O Ministério da Agricultura teme que os futuros engenheiros agrícolas “diferam” em massa sob a influência do ensino crítico? Em abril de 2022, o discurso de ruptura dos formandos da AgroParisTech, recusando-se a “participar na devastação ambiental e social em curso” causada pelo modelo agroindustrial, causou muito barulho. Quatro anos depois, uma grande proporção de professores-investigadores em ciências humanas e sociais em escolas públicas de engenharia agronómica suspeita que a autoridade supervisora ​​queira reduzir, por receio de uma “fuga de cérebros”, o lugar dado a estas disciplinas na formação dos estudantes.

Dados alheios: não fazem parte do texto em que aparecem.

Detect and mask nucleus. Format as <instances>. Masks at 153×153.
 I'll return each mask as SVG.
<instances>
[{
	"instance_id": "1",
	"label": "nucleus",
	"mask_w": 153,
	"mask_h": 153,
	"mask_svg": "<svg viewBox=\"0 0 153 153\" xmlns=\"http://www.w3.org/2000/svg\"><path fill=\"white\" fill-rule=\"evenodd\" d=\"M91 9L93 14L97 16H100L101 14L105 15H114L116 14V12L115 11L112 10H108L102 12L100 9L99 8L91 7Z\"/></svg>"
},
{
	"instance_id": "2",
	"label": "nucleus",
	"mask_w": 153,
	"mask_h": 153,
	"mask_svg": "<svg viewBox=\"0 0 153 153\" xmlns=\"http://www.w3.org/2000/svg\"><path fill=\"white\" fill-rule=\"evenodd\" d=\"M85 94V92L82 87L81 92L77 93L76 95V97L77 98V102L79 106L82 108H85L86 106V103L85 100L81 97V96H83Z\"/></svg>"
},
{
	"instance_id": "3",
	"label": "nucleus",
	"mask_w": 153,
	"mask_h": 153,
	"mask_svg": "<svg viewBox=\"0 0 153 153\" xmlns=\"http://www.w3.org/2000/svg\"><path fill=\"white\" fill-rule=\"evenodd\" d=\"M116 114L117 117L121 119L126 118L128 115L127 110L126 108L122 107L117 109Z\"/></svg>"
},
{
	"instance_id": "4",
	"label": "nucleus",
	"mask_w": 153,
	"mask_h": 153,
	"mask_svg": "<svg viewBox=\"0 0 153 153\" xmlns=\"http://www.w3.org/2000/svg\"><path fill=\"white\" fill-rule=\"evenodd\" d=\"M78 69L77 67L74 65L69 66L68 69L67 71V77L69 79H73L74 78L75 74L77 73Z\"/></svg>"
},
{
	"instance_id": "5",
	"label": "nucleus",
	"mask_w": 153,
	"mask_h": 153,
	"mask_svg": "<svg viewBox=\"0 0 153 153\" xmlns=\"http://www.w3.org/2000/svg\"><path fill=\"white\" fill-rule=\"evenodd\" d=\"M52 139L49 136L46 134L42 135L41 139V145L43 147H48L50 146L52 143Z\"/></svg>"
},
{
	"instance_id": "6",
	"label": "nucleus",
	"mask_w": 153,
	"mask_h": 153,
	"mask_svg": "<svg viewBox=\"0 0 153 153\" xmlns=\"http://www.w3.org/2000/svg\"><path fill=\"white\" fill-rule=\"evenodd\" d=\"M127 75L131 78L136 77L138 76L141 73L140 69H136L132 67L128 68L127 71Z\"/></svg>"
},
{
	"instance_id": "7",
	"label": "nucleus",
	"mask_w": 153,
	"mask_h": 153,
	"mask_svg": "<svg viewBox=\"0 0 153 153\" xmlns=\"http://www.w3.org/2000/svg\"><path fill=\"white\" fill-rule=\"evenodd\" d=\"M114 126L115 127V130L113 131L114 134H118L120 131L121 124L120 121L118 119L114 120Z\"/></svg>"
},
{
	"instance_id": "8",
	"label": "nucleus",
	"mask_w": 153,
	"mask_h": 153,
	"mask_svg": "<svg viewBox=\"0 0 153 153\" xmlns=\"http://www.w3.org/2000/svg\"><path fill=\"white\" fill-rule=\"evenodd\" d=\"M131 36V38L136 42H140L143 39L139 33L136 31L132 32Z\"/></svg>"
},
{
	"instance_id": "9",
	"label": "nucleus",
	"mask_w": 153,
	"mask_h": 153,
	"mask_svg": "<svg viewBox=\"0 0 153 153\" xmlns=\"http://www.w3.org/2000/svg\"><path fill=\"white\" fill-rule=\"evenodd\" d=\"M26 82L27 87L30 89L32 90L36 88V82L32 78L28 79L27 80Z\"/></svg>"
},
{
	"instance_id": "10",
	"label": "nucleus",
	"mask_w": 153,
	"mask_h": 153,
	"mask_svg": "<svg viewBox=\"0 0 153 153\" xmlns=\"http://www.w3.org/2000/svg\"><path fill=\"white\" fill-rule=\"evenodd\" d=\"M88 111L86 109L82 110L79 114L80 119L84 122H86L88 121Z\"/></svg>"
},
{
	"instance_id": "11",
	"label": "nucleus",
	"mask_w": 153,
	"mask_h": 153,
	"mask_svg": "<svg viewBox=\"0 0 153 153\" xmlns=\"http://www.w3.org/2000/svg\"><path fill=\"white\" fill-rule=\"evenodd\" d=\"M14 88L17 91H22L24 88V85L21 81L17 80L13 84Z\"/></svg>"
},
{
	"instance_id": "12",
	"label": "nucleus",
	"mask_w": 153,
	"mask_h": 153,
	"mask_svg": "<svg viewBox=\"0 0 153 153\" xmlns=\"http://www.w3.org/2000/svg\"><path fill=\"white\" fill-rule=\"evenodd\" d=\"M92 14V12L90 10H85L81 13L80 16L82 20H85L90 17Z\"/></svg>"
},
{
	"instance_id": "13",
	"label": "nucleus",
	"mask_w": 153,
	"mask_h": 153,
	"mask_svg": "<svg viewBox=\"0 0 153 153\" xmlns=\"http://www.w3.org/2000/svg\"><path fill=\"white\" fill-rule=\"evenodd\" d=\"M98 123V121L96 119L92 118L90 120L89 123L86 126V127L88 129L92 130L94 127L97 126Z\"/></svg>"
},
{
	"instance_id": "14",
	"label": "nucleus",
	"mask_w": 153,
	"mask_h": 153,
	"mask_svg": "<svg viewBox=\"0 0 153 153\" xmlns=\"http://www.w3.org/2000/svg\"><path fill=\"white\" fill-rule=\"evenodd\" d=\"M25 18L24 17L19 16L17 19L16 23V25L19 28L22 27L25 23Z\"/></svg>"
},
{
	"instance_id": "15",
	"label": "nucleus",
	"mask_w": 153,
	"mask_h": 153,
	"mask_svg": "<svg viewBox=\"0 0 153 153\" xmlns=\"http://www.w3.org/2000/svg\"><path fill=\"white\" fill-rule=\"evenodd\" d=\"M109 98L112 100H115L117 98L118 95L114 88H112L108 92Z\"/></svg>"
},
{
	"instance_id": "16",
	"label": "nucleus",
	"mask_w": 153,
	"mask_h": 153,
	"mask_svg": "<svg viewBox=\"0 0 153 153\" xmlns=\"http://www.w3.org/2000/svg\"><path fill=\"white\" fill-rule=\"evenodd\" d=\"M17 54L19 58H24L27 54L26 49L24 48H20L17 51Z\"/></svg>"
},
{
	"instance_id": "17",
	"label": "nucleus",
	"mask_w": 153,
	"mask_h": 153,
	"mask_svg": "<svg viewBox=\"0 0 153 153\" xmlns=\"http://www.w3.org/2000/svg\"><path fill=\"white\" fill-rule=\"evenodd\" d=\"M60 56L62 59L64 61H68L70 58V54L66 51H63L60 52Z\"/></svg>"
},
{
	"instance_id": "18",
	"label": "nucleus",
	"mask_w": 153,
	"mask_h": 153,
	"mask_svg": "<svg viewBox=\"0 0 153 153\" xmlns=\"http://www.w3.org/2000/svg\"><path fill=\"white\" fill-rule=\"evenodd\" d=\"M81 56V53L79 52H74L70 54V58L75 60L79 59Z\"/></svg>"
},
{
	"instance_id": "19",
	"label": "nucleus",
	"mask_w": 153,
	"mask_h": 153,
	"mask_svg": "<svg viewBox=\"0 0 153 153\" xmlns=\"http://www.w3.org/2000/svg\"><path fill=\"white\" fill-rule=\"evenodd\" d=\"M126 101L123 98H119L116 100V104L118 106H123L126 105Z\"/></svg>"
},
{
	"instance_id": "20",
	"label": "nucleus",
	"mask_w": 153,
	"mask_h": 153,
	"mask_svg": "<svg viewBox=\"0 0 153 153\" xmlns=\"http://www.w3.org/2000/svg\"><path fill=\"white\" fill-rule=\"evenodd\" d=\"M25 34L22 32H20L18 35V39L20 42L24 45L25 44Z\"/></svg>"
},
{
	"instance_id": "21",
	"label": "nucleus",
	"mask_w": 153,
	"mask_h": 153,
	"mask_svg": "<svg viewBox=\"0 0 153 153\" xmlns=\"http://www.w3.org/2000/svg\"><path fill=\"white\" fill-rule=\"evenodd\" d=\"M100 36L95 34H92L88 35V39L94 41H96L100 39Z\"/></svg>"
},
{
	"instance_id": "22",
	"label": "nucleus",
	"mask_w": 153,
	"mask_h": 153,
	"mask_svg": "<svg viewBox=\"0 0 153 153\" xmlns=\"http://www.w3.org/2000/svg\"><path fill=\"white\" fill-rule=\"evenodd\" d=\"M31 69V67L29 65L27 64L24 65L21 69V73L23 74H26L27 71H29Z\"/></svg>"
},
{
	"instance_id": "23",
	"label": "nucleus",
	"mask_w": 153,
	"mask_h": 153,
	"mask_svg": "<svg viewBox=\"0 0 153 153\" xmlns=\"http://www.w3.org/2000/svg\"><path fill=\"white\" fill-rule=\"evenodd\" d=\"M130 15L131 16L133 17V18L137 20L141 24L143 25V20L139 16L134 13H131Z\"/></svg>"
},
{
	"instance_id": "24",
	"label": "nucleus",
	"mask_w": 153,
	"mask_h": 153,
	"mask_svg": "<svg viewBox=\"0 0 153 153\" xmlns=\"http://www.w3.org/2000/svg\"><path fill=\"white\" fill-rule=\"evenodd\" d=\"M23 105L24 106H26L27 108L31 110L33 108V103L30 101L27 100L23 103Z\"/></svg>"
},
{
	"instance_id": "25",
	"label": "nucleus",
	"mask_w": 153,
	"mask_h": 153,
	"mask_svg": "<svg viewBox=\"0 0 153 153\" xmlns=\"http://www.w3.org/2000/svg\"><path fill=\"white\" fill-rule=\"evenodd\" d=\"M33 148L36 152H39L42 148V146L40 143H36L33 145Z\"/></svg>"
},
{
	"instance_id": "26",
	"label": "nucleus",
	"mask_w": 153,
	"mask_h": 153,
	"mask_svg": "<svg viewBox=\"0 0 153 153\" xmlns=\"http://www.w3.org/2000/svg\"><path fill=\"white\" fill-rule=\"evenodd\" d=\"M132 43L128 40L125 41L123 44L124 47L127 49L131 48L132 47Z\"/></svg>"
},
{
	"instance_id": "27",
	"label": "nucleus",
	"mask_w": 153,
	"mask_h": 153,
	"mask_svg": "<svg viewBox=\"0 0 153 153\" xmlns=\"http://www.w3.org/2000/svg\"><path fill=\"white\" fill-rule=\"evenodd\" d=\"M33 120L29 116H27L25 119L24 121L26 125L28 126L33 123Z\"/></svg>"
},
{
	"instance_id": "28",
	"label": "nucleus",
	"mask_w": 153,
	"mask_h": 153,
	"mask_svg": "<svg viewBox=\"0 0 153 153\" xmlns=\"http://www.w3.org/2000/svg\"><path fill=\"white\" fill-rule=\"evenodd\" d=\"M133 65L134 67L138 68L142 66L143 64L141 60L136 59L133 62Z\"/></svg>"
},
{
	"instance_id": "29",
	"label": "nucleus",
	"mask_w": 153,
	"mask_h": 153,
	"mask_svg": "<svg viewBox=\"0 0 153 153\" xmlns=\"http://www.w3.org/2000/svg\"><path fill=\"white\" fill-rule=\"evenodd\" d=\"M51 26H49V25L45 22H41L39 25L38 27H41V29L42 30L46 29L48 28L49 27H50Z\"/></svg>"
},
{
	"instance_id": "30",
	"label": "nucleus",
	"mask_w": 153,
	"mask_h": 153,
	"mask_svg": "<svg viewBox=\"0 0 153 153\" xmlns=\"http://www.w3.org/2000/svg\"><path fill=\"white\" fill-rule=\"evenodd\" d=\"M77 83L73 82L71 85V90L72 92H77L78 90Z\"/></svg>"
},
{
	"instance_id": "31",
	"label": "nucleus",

Durante o mês de fevereiro, esses professores descobriram que, há dois anos, o Ministério da Agricultura, Agroalimentação e Soberania Alimentar instrui os diretores dos seus estabelecimentos a não recrutarem mais sociólogos ou cientistas políticos. Segundo as nossas informações, esta directiva foi formulada pela Direcção Geral de Educação e Investigação (DGER) – uma das quatro direcções do Ministério da Agricultura – em cartas objectivas dirigidas a pelo menos três estabelecimentos (AgroParisTech, Institut Agro – Dijon, Rennes-Angers e Montpellier –, VetAgro Sup).